Hot Pot For One: This game seems so familiar because it’s about the way immigrants have to live in New York City. All of the traditional stickers on the refrigerator door and keeping as many traditional things as possible in the small apartment reminds us of our native country. The game reminds me a lot of an Asian teacher of mine who is from South Korea who is always bringing many things from her native country to class and teaching us about her culture and the many traditions they have over there. I also the native ingredients for recipes to cook some traditional food. That is amazing  and I love it. 

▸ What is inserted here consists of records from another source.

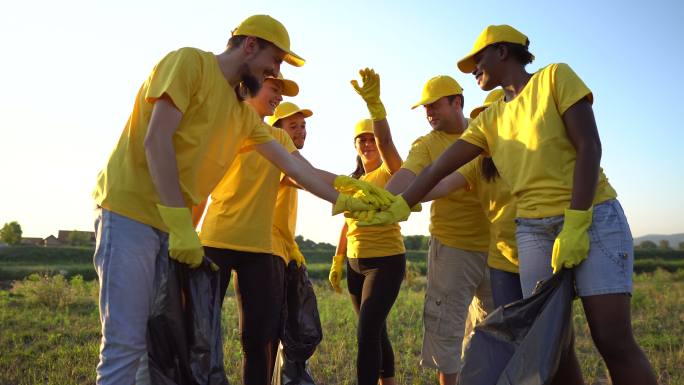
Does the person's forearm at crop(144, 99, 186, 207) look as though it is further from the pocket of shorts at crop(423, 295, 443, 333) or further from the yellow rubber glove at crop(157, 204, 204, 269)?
the pocket of shorts at crop(423, 295, 443, 333)

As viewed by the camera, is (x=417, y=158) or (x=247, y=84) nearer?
(x=247, y=84)

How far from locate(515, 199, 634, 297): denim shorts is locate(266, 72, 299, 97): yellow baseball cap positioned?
1.92 meters

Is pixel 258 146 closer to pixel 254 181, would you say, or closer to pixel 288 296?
pixel 254 181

Out For Delivery: Even though the setting of this game is not in New York City, this documentary-meets-game is so similar to the way that deliveries work here. Some things that I found relatable were that the player interacted with other workers and also how they ask for directions and also even how they use the Electric Bike. If you want to understand all the travails and hard work that these employees have to go through, Out Delivery is for you.  

Picklock: This exceptional  puzzle co-created by Circle intern Connor Carson kind of makes us feel like a thief trying to get inside of a house to steal everything that is inside. It can also make you feel like you’re the kind of person who forgets your keys after leaving your home and locking the door behind you. Now, thanks to this game, we have another perspective on the locks of the many doors we use every day. I never thought about how fun it could be trying to unlock a door with a maze. This made me remember the labyrinth that comes on the back of the box of cereal. Plus, locks were early gameplay devices in some of the best games in history, such as Roberta Williams’ “King’s Quest” adventures.

Birfia: This looks like a satisfying battle game with wobbly birds and really cool melee action with inventive weapons. You grab the player and knock them out of the stage, like the roof of a New York City apartment building. I really like the way that this game introduces women into battle. It shows that today’s game designers are thinking more and more about women in this industry. Half of the development team is women. I hope that one day women will be treated equally and that everything will be equal, equal pay and equal treatment.  In addition, players of games shouldn’t feel shy to speak during a multiplayer online match; everyone should be able to have fun together without any discrimination against anyone in today’s games.

Danny Castillo is graduating from the Bronx’s Ellis Prep Academy. He’s been accepted to the Marist College Class of ‘24, majoring in computer science, game development and emerging media. This is his first story for the Critics Circle.